#### Requirement
Return each of the lines below without changing a single word.

═════ Data

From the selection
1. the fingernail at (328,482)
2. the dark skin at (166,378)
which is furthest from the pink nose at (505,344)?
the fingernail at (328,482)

══════════

#### Exercise answer
From the selection
1. the fingernail at (328,482)
2. the dark skin at (166,378)
which is furthest from the pink nose at (505,344)?
the fingernail at (328,482)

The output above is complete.